Sejamos amor contra o ódio


Desde muito cedo, assim como qualquer outro menino negro, tive que aprender a entender o racismo em nossa sociedade. No meu caso em especial, sou filho de mãe branca, descendente de alemães e pai negro. Minha mãe contava com muita angústia que o pai dela, meu avô, se negou a me conhecer e de fato, nunca fomos "apresentados". Agradeço aos meus pais que sempre me deixaram ciente e preparado para os diversos desafios que a vida me apresentaria. Não esconder ou fingir que a discriminação não existe foi o que me proporcionou enfrentar todos os desafios de frente.
O meu relato pessoal do início da década de 90 me faz compreender que hoje, em 2020, estamos vivenciando uma revolução que não é "apenas" pela morte de Floyd, apesar de sua morte gravada e exposta nas redes sociais tenha sido o estopim para um "grito de socorro" contido há séculos de exclusão.
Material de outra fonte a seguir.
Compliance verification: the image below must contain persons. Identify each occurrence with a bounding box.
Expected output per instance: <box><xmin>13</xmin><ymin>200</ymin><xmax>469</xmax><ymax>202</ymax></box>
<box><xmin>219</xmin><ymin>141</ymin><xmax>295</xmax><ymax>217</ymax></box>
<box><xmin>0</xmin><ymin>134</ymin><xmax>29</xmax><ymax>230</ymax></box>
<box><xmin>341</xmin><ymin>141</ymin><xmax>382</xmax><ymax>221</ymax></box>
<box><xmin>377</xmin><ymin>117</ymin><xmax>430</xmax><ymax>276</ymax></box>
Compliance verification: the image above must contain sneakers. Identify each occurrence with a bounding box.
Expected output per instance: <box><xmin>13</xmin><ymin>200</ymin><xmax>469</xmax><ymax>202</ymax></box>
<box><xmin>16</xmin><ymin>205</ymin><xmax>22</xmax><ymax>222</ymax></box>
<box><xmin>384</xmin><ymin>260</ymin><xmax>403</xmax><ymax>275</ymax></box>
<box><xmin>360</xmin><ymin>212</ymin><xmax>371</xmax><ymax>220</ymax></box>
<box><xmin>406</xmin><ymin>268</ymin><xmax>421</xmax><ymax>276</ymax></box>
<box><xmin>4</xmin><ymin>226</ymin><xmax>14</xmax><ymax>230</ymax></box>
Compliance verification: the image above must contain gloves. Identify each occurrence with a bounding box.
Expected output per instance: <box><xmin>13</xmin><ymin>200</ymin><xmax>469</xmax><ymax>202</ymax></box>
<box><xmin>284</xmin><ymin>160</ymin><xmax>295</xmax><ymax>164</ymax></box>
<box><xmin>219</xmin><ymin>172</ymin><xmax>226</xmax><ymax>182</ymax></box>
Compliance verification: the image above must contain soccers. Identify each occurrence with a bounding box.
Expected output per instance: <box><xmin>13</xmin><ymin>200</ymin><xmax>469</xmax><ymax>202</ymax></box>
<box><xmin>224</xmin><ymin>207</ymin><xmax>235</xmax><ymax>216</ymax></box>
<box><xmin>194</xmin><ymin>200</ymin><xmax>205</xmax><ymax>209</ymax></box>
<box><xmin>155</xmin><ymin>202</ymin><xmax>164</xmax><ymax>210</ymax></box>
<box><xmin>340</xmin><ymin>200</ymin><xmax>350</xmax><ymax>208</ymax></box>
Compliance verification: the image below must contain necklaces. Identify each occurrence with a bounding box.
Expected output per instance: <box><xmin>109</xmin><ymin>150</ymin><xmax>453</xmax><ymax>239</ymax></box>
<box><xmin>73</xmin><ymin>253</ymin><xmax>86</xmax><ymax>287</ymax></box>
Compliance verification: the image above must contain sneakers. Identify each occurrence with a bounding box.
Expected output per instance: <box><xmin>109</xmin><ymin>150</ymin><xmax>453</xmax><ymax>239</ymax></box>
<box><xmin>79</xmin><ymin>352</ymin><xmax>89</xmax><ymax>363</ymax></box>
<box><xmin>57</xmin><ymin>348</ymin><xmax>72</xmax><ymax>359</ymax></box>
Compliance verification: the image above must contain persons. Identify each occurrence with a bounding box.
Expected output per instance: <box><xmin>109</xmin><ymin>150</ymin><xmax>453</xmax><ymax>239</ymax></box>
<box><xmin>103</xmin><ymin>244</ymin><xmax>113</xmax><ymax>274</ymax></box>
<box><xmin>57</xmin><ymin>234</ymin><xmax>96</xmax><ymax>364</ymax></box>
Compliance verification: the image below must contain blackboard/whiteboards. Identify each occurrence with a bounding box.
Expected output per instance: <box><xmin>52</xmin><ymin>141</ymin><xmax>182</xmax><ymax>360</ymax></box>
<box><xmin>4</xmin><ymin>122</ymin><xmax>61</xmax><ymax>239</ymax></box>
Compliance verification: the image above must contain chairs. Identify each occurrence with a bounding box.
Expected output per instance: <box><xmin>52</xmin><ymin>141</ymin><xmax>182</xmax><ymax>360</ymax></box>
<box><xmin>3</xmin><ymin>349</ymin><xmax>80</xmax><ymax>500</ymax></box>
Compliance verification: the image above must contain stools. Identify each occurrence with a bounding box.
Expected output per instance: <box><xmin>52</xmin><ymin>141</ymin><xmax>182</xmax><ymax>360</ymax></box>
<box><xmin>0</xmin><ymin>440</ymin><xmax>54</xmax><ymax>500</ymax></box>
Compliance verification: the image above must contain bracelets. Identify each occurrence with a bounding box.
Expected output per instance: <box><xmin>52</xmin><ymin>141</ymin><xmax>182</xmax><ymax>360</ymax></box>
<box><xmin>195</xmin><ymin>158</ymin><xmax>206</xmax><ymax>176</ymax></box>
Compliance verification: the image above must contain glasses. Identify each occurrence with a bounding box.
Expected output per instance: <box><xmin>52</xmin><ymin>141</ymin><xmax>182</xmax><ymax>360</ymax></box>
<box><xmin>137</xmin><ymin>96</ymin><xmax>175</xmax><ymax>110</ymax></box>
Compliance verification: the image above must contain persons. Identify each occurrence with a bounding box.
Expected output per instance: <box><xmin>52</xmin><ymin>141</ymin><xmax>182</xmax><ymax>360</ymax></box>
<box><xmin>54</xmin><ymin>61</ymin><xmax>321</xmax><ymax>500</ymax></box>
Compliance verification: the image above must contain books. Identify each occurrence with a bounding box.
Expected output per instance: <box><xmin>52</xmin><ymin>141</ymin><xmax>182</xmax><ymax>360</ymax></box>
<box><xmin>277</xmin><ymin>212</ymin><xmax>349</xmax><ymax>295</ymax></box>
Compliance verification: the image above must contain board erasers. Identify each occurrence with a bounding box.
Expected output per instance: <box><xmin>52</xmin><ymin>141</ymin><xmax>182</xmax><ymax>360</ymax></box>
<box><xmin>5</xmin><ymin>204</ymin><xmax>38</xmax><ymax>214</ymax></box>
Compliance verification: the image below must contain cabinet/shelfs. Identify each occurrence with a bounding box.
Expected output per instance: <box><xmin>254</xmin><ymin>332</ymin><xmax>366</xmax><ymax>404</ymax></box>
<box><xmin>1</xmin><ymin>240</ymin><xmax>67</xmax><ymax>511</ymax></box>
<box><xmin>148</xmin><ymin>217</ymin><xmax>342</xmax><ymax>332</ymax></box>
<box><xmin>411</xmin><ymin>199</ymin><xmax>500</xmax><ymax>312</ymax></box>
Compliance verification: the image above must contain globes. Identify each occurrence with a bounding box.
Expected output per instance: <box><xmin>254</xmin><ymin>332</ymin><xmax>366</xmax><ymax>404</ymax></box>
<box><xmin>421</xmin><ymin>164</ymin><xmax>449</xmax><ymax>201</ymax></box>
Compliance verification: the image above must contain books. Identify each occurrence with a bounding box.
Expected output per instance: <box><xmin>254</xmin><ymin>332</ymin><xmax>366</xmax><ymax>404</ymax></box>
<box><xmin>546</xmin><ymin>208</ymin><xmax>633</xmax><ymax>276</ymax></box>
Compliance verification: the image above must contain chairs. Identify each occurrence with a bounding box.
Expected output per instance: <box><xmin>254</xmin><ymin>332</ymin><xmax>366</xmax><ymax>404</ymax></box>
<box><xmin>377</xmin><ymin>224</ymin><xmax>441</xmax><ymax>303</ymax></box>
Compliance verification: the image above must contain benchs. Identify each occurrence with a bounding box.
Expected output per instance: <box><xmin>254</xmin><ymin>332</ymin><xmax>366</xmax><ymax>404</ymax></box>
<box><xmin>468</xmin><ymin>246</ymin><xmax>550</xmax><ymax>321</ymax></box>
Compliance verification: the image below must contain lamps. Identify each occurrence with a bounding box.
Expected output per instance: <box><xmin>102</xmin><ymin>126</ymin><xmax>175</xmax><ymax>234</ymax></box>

No Brasil, que não é diferente, também passou por um processo de negação da história, negação de direitos básicos como educação, saúde e trabalho digno que desencadeou em uma das maiores desigualdades do planeta. Aqui, falo com propriedade pois morei e estudei nos Estados Unidos, costumo dizer que aqui é mais difícil ainda de combater, pois negamos veementemente que nosso país é racista. Inclusive, uma recente pesquisa sobre o tema fez as seguintes perguntas:
- Você acha que no Brasil existe racismo? 90% dos entrevistados responderam que sim.
- Você se considera racista? Menos de 2% se considera racista.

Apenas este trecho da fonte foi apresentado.